Due scienze, un unico obiettivo

L’economia viene definita una scienza senza valori, una scienza neutra. È invece affidato alle scienze sociali il compito di promuovere quei valori in grado di creare una società che procuri abbondanza per tutti, divenendo efficaci strumenti per la riduzione dei disagi.

Pedagogia ed economia sono due scienze che, storicamente, non hanno mai avuto un dialogo diretto fra loro, ma entrambe si rivolgono all’uomo ed alla società. L’economia viene definita una scienza senza valori, una scienza neutra. È invece affidato alle scienze sociali il compito di promuovere quei valori in grado di creare una società che procuri abbondanza per tutti, divenendo efficaci strumenti per la riduzione dei disagi. Per realizzare questa condizione, non si può prescindere dal contesto in cui si vive, perché è in esso che possiamo trovare le opportunità e le risorse per poter progredire.

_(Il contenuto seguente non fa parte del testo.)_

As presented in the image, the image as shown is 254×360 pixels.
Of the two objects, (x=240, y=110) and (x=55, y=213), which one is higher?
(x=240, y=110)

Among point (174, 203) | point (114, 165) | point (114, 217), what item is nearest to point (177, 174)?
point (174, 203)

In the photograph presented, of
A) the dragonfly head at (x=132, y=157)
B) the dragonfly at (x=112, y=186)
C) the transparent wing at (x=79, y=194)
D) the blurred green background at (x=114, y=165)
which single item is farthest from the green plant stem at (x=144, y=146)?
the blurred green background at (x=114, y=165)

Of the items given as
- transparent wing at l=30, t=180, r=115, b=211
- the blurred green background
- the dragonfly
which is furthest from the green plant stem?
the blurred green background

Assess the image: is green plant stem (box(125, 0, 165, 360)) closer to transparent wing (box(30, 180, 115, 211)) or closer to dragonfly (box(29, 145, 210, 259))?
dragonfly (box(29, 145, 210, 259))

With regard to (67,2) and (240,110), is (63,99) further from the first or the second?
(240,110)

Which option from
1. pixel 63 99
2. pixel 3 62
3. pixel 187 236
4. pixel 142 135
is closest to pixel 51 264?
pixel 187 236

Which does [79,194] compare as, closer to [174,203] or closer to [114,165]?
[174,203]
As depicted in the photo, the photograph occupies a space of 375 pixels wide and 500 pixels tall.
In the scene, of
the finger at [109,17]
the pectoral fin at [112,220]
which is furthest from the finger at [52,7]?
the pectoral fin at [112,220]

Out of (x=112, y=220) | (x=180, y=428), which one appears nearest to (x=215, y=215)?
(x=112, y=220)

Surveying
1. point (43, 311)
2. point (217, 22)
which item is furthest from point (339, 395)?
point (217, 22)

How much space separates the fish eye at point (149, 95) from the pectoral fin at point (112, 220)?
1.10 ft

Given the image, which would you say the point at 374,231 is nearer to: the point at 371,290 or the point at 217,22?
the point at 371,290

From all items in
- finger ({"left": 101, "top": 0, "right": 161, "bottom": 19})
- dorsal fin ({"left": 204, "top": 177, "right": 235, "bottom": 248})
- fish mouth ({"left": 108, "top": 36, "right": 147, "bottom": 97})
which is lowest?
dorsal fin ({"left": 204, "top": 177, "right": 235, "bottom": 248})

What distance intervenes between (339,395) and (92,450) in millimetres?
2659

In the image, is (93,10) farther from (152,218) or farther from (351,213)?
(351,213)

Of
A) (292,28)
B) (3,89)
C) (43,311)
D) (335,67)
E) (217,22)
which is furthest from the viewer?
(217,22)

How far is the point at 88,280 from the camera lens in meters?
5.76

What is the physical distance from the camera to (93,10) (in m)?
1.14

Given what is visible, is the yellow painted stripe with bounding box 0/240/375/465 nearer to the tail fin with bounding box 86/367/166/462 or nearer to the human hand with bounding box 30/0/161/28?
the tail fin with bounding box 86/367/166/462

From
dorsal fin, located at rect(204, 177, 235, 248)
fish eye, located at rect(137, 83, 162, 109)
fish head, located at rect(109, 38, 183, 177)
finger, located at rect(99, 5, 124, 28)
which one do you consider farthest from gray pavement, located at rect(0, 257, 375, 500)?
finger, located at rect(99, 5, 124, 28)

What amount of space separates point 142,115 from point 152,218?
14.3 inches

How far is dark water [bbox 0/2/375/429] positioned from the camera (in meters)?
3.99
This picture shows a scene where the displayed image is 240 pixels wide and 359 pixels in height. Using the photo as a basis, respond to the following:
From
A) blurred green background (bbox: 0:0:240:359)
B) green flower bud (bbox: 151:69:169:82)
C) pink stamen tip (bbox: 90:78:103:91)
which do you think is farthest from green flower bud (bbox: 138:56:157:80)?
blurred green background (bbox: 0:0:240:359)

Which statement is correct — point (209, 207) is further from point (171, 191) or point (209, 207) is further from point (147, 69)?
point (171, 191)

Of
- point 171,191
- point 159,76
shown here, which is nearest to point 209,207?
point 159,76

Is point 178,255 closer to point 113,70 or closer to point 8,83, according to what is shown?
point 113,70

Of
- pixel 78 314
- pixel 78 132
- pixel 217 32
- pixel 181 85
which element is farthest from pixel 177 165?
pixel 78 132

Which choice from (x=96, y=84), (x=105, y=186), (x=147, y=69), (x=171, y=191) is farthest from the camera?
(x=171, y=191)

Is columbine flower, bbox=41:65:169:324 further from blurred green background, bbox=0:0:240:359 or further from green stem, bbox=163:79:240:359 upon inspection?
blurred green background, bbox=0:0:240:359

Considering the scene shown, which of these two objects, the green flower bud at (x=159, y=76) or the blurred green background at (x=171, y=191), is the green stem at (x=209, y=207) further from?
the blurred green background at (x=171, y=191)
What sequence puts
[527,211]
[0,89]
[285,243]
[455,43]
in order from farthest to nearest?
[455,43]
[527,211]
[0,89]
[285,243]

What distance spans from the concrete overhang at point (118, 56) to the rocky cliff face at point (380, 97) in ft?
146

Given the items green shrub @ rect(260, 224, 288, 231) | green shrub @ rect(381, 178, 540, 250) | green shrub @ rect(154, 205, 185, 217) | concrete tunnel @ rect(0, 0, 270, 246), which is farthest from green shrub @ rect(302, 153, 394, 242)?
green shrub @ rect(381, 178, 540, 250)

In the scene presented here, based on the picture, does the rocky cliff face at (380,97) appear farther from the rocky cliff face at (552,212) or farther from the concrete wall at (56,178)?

Il contesto può essere facilitante. Può, cioè, accogliere dei bisogni ed aiutare o facilitare a superarli, come predisporre ambienti senza barriere architettoniche. Ma può anche essere limitante, dove non ci sono attenzioni che comprendano tutte le persone, disabili inclusi. Un contesto limitante si può fortunatamente modificare, utilizzando dei mediatori, come, per esempio, l’economia, che può permettere l’inclusione sociale investendo anche in risorse umane ed educative. Il mercato attuale dà spazio non ai beni relazionali, bensì ai beni posizionali, cioè quelli che conferiscono utilità allo status sociale ed alla posizione che l’uomo riveste in essa. Possedere determinati oggetti fa rientrare o esclude una persona in un determinato status, alla cui base vi è la competizione e non la reciprocità. Si deve, pertanto, porre al centro il valore della persona, le competenze e le risorse che questa può offrire. Come afferma G. Barbera, presidente del CIPSI, “Dobbiamo riscoprire la persona come attore e soggetto della politica, quella autentica, impegnata a difendere i diritti e i beni comuni di tutti i cittadini, non soltanto gli interessi economici o politici.” I disabili sono molto spesso considerati un peso per la società. Appaiono frequentemente come soggetti da aiutare, da “contenere”, non come una risorsa attiva in grado di offrire alla comunità un contributo personale. Affinché i disabili possano diventare una risorsa, si deve offrire loro un progetto di vita condiviso e condivisibile, che porti alla loro autonomia e sia sostenibile nel tempo. Spesso, si agisce esclusivamente in brevi momenti della vita di una persona, o ci si limita a contenerne le emergenze. Rispondere esclusivamente alle situazioni d’emergenza comporta l’utilizzo di sforzi economici generalmente dispendiosi, mentre coltivare ed arricchire la normalità della quotidianità risulta un investimento più proficuo, perché strutturato lungo tutto l’arco della vita del soggetto a cui sono rivolte tali azioni sociali ed educative.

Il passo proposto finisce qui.